## YOUR INSTRUCTIONS:
Count the lines in the records that contain the string "instances", matching case exactly, and reply with only that number.

Recorded data
------------------------------------------------------------------------
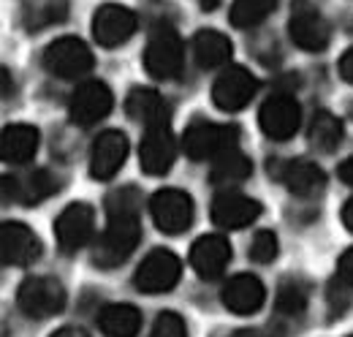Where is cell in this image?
Returning <instances> with one entry per match:
<instances>
[{
    "label": "cell",
    "mask_w": 353,
    "mask_h": 337,
    "mask_svg": "<svg viewBox=\"0 0 353 337\" xmlns=\"http://www.w3.org/2000/svg\"><path fill=\"white\" fill-rule=\"evenodd\" d=\"M141 240V193L117 188L106 196V229L95 242L92 261L103 269L120 267L131 258Z\"/></svg>",
    "instance_id": "6da1fadb"
},
{
    "label": "cell",
    "mask_w": 353,
    "mask_h": 337,
    "mask_svg": "<svg viewBox=\"0 0 353 337\" xmlns=\"http://www.w3.org/2000/svg\"><path fill=\"white\" fill-rule=\"evenodd\" d=\"M144 68L152 79H161V82H172L182 77L185 44L169 22H158L150 30V39L144 46Z\"/></svg>",
    "instance_id": "7a4b0ae2"
},
{
    "label": "cell",
    "mask_w": 353,
    "mask_h": 337,
    "mask_svg": "<svg viewBox=\"0 0 353 337\" xmlns=\"http://www.w3.org/2000/svg\"><path fill=\"white\" fill-rule=\"evenodd\" d=\"M239 144V128L228 123H207L196 120L185 128L182 150L190 161H215L223 153Z\"/></svg>",
    "instance_id": "3957f363"
},
{
    "label": "cell",
    "mask_w": 353,
    "mask_h": 337,
    "mask_svg": "<svg viewBox=\"0 0 353 337\" xmlns=\"http://www.w3.org/2000/svg\"><path fill=\"white\" fill-rule=\"evenodd\" d=\"M65 289L60 280L54 278H44V275H33L28 278L19 291H17V307L28 316V318H36V321H44L57 316L63 307H65Z\"/></svg>",
    "instance_id": "277c9868"
},
{
    "label": "cell",
    "mask_w": 353,
    "mask_h": 337,
    "mask_svg": "<svg viewBox=\"0 0 353 337\" xmlns=\"http://www.w3.org/2000/svg\"><path fill=\"white\" fill-rule=\"evenodd\" d=\"M44 68L57 79H82L92 71V52L82 39L63 36L44 49Z\"/></svg>",
    "instance_id": "5b68a950"
},
{
    "label": "cell",
    "mask_w": 353,
    "mask_h": 337,
    "mask_svg": "<svg viewBox=\"0 0 353 337\" xmlns=\"http://www.w3.org/2000/svg\"><path fill=\"white\" fill-rule=\"evenodd\" d=\"M259 126L266 139L272 142H288L302 126V106L294 98V93H272L261 104Z\"/></svg>",
    "instance_id": "8992f818"
},
{
    "label": "cell",
    "mask_w": 353,
    "mask_h": 337,
    "mask_svg": "<svg viewBox=\"0 0 353 337\" xmlns=\"http://www.w3.org/2000/svg\"><path fill=\"white\" fill-rule=\"evenodd\" d=\"M179 275H182V261L166 248H155L139 264L133 275V286L141 294H166L179 283Z\"/></svg>",
    "instance_id": "52a82bcc"
},
{
    "label": "cell",
    "mask_w": 353,
    "mask_h": 337,
    "mask_svg": "<svg viewBox=\"0 0 353 337\" xmlns=\"http://www.w3.org/2000/svg\"><path fill=\"white\" fill-rule=\"evenodd\" d=\"M150 215L158 231L176 237L190 229L193 223V199L185 191L176 188H163L150 199Z\"/></svg>",
    "instance_id": "ba28073f"
},
{
    "label": "cell",
    "mask_w": 353,
    "mask_h": 337,
    "mask_svg": "<svg viewBox=\"0 0 353 337\" xmlns=\"http://www.w3.org/2000/svg\"><path fill=\"white\" fill-rule=\"evenodd\" d=\"M92 229H95V212L85 202H74L57 215L54 220V237H57V248L65 256L79 253L90 240H92Z\"/></svg>",
    "instance_id": "9c48e42d"
},
{
    "label": "cell",
    "mask_w": 353,
    "mask_h": 337,
    "mask_svg": "<svg viewBox=\"0 0 353 337\" xmlns=\"http://www.w3.org/2000/svg\"><path fill=\"white\" fill-rule=\"evenodd\" d=\"M139 28V17L120 3H106L92 14V39L103 49H114L131 41Z\"/></svg>",
    "instance_id": "30bf717a"
},
{
    "label": "cell",
    "mask_w": 353,
    "mask_h": 337,
    "mask_svg": "<svg viewBox=\"0 0 353 337\" xmlns=\"http://www.w3.org/2000/svg\"><path fill=\"white\" fill-rule=\"evenodd\" d=\"M112 106H114L112 90L98 79H90V82H82L74 90V95L68 101V117H71L74 126L90 128L101 123L112 112Z\"/></svg>",
    "instance_id": "8fae6325"
},
{
    "label": "cell",
    "mask_w": 353,
    "mask_h": 337,
    "mask_svg": "<svg viewBox=\"0 0 353 337\" xmlns=\"http://www.w3.org/2000/svg\"><path fill=\"white\" fill-rule=\"evenodd\" d=\"M256 93H259V79L248 68L228 66L212 84V104L223 112H239L253 101Z\"/></svg>",
    "instance_id": "7c38bea8"
},
{
    "label": "cell",
    "mask_w": 353,
    "mask_h": 337,
    "mask_svg": "<svg viewBox=\"0 0 353 337\" xmlns=\"http://www.w3.org/2000/svg\"><path fill=\"white\" fill-rule=\"evenodd\" d=\"M288 36L305 52H323L332 41V28L321 17V11L307 6V0H296L288 19Z\"/></svg>",
    "instance_id": "4fadbf2b"
},
{
    "label": "cell",
    "mask_w": 353,
    "mask_h": 337,
    "mask_svg": "<svg viewBox=\"0 0 353 337\" xmlns=\"http://www.w3.org/2000/svg\"><path fill=\"white\" fill-rule=\"evenodd\" d=\"M144 139H141V147H139V164L141 171L150 174V177H161L166 174L169 168L174 166L176 161V139L172 133L169 123H161V126L144 128Z\"/></svg>",
    "instance_id": "5bb4252c"
},
{
    "label": "cell",
    "mask_w": 353,
    "mask_h": 337,
    "mask_svg": "<svg viewBox=\"0 0 353 337\" xmlns=\"http://www.w3.org/2000/svg\"><path fill=\"white\" fill-rule=\"evenodd\" d=\"M128 158V139L123 131H103L95 136L90 147V177L92 180H112Z\"/></svg>",
    "instance_id": "9a60e30c"
},
{
    "label": "cell",
    "mask_w": 353,
    "mask_h": 337,
    "mask_svg": "<svg viewBox=\"0 0 353 337\" xmlns=\"http://www.w3.org/2000/svg\"><path fill=\"white\" fill-rule=\"evenodd\" d=\"M0 256L6 267H30L41 256V240L25 223L6 220L0 226Z\"/></svg>",
    "instance_id": "2e32d148"
},
{
    "label": "cell",
    "mask_w": 353,
    "mask_h": 337,
    "mask_svg": "<svg viewBox=\"0 0 353 337\" xmlns=\"http://www.w3.org/2000/svg\"><path fill=\"white\" fill-rule=\"evenodd\" d=\"M269 174H274L294 196H302V199H312L326 188L323 168L312 161H277L274 166L269 164Z\"/></svg>",
    "instance_id": "e0dca14e"
},
{
    "label": "cell",
    "mask_w": 353,
    "mask_h": 337,
    "mask_svg": "<svg viewBox=\"0 0 353 337\" xmlns=\"http://www.w3.org/2000/svg\"><path fill=\"white\" fill-rule=\"evenodd\" d=\"M259 215H261V204L256 199H250V196H245L239 191H231V188H223L221 193L215 196V202H212V220H215V226L228 229V231L245 229V226L256 223Z\"/></svg>",
    "instance_id": "ac0fdd59"
},
{
    "label": "cell",
    "mask_w": 353,
    "mask_h": 337,
    "mask_svg": "<svg viewBox=\"0 0 353 337\" xmlns=\"http://www.w3.org/2000/svg\"><path fill=\"white\" fill-rule=\"evenodd\" d=\"M231 261V245L223 234H204L190 248V267L201 280H218Z\"/></svg>",
    "instance_id": "d6986e66"
},
{
    "label": "cell",
    "mask_w": 353,
    "mask_h": 337,
    "mask_svg": "<svg viewBox=\"0 0 353 337\" xmlns=\"http://www.w3.org/2000/svg\"><path fill=\"white\" fill-rule=\"evenodd\" d=\"M221 299L225 310L236 313V316H253L264 307L266 302V286L250 272L245 275H234L221 291Z\"/></svg>",
    "instance_id": "ffe728a7"
},
{
    "label": "cell",
    "mask_w": 353,
    "mask_h": 337,
    "mask_svg": "<svg viewBox=\"0 0 353 337\" xmlns=\"http://www.w3.org/2000/svg\"><path fill=\"white\" fill-rule=\"evenodd\" d=\"M57 193V177L46 168H36L25 177H3V196L6 202H19V204H39Z\"/></svg>",
    "instance_id": "44dd1931"
},
{
    "label": "cell",
    "mask_w": 353,
    "mask_h": 337,
    "mask_svg": "<svg viewBox=\"0 0 353 337\" xmlns=\"http://www.w3.org/2000/svg\"><path fill=\"white\" fill-rule=\"evenodd\" d=\"M125 112L133 123L144 128L169 123V104L152 87H133L125 98Z\"/></svg>",
    "instance_id": "7402d4cb"
},
{
    "label": "cell",
    "mask_w": 353,
    "mask_h": 337,
    "mask_svg": "<svg viewBox=\"0 0 353 337\" xmlns=\"http://www.w3.org/2000/svg\"><path fill=\"white\" fill-rule=\"evenodd\" d=\"M36 153H39V128L25 126V123H14V126L3 128V136H0V158L6 164L22 166V164L33 161Z\"/></svg>",
    "instance_id": "603a6c76"
},
{
    "label": "cell",
    "mask_w": 353,
    "mask_h": 337,
    "mask_svg": "<svg viewBox=\"0 0 353 337\" xmlns=\"http://www.w3.org/2000/svg\"><path fill=\"white\" fill-rule=\"evenodd\" d=\"M190 49H193L196 66L204 71L228 66V60L234 55V46L228 41V36H223L218 30H199L190 41Z\"/></svg>",
    "instance_id": "cb8c5ba5"
},
{
    "label": "cell",
    "mask_w": 353,
    "mask_h": 337,
    "mask_svg": "<svg viewBox=\"0 0 353 337\" xmlns=\"http://www.w3.org/2000/svg\"><path fill=\"white\" fill-rule=\"evenodd\" d=\"M98 329L106 337H136L141 329V313L128 302L106 305L98 313Z\"/></svg>",
    "instance_id": "d4e9b609"
},
{
    "label": "cell",
    "mask_w": 353,
    "mask_h": 337,
    "mask_svg": "<svg viewBox=\"0 0 353 337\" xmlns=\"http://www.w3.org/2000/svg\"><path fill=\"white\" fill-rule=\"evenodd\" d=\"M253 174V164L245 153H239V147L223 153L221 158L212 161V171H210V180L212 185L218 188H234L239 182H245L248 177Z\"/></svg>",
    "instance_id": "484cf974"
},
{
    "label": "cell",
    "mask_w": 353,
    "mask_h": 337,
    "mask_svg": "<svg viewBox=\"0 0 353 337\" xmlns=\"http://www.w3.org/2000/svg\"><path fill=\"white\" fill-rule=\"evenodd\" d=\"M307 139L312 150H318V153H334L340 147V142H343V123L332 112L321 109L310 120Z\"/></svg>",
    "instance_id": "4316f807"
},
{
    "label": "cell",
    "mask_w": 353,
    "mask_h": 337,
    "mask_svg": "<svg viewBox=\"0 0 353 337\" xmlns=\"http://www.w3.org/2000/svg\"><path fill=\"white\" fill-rule=\"evenodd\" d=\"M310 302V289L305 280L299 278H288L277 286V294H274V310L285 318H299L305 316Z\"/></svg>",
    "instance_id": "83f0119b"
},
{
    "label": "cell",
    "mask_w": 353,
    "mask_h": 337,
    "mask_svg": "<svg viewBox=\"0 0 353 337\" xmlns=\"http://www.w3.org/2000/svg\"><path fill=\"white\" fill-rule=\"evenodd\" d=\"M274 8H277V0H234L228 19L234 28L248 30V28H259Z\"/></svg>",
    "instance_id": "f1b7e54d"
},
{
    "label": "cell",
    "mask_w": 353,
    "mask_h": 337,
    "mask_svg": "<svg viewBox=\"0 0 353 337\" xmlns=\"http://www.w3.org/2000/svg\"><path fill=\"white\" fill-rule=\"evenodd\" d=\"M277 237H274V231H256V237H253V242H250V258L256 261V264H269V261H274L277 258Z\"/></svg>",
    "instance_id": "f546056e"
},
{
    "label": "cell",
    "mask_w": 353,
    "mask_h": 337,
    "mask_svg": "<svg viewBox=\"0 0 353 337\" xmlns=\"http://www.w3.org/2000/svg\"><path fill=\"white\" fill-rule=\"evenodd\" d=\"M150 337H188V327H185V321L176 313L166 310V313H161L155 318V324L150 329Z\"/></svg>",
    "instance_id": "4dcf8cb0"
},
{
    "label": "cell",
    "mask_w": 353,
    "mask_h": 337,
    "mask_svg": "<svg viewBox=\"0 0 353 337\" xmlns=\"http://www.w3.org/2000/svg\"><path fill=\"white\" fill-rule=\"evenodd\" d=\"M334 283H340L343 289H348L353 291V248L340 256V261H337V278H334Z\"/></svg>",
    "instance_id": "1f68e13d"
},
{
    "label": "cell",
    "mask_w": 353,
    "mask_h": 337,
    "mask_svg": "<svg viewBox=\"0 0 353 337\" xmlns=\"http://www.w3.org/2000/svg\"><path fill=\"white\" fill-rule=\"evenodd\" d=\"M340 77L348 84H353V46L340 57Z\"/></svg>",
    "instance_id": "d6a6232c"
},
{
    "label": "cell",
    "mask_w": 353,
    "mask_h": 337,
    "mask_svg": "<svg viewBox=\"0 0 353 337\" xmlns=\"http://www.w3.org/2000/svg\"><path fill=\"white\" fill-rule=\"evenodd\" d=\"M337 177H340L345 185H353V155H351V158H345V161L340 164V168H337Z\"/></svg>",
    "instance_id": "836d02e7"
},
{
    "label": "cell",
    "mask_w": 353,
    "mask_h": 337,
    "mask_svg": "<svg viewBox=\"0 0 353 337\" xmlns=\"http://www.w3.org/2000/svg\"><path fill=\"white\" fill-rule=\"evenodd\" d=\"M49 337H90L85 329H79V327H60V329H54Z\"/></svg>",
    "instance_id": "e575fe53"
},
{
    "label": "cell",
    "mask_w": 353,
    "mask_h": 337,
    "mask_svg": "<svg viewBox=\"0 0 353 337\" xmlns=\"http://www.w3.org/2000/svg\"><path fill=\"white\" fill-rule=\"evenodd\" d=\"M343 223H345L348 231H353V199H348L345 207H343Z\"/></svg>",
    "instance_id": "d590c367"
},
{
    "label": "cell",
    "mask_w": 353,
    "mask_h": 337,
    "mask_svg": "<svg viewBox=\"0 0 353 337\" xmlns=\"http://www.w3.org/2000/svg\"><path fill=\"white\" fill-rule=\"evenodd\" d=\"M231 337H272L266 329H239V332H234Z\"/></svg>",
    "instance_id": "8d00e7d4"
},
{
    "label": "cell",
    "mask_w": 353,
    "mask_h": 337,
    "mask_svg": "<svg viewBox=\"0 0 353 337\" xmlns=\"http://www.w3.org/2000/svg\"><path fill=\"white\" fill-rule=\"evenodd\" d=\"M218 3H221V0H201V8H204V11H215Z\"/></svg>",
    "instance_id": "74e56055"
},
{
    "label": "cell",
    "mask_w": 353,
    "mask_h": 337,
    "mask_svg": "<svg viewBox=\"0 0 353 337\" xmlns=\"http://www.w3.org/2000/svg\"><path fill=\"white\" fill-rule=\"evenodd\" d=\"M351 117H353V106H351Z\"/></svg>",
    "instance_id": "f35d334b"
},
{
    "label": "cell",
    "mask_w": 353,
    "mask_h": 337,
    "mask_svg": "<svg viewBox=\"0 0 353 337\" xmlns=\"http://www.w3.org/2000/svg\"><path fill=\"white\" fill-rule=\"evenodd\" d=\"M351 337H353V335H351Z\"/></svg>",
    "instance_id": "ab89813d"
}]
</instances>
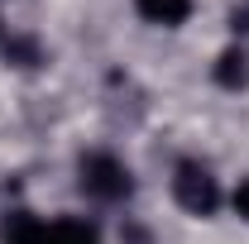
------------------------------------------------------------------------
## SOLUTION:
3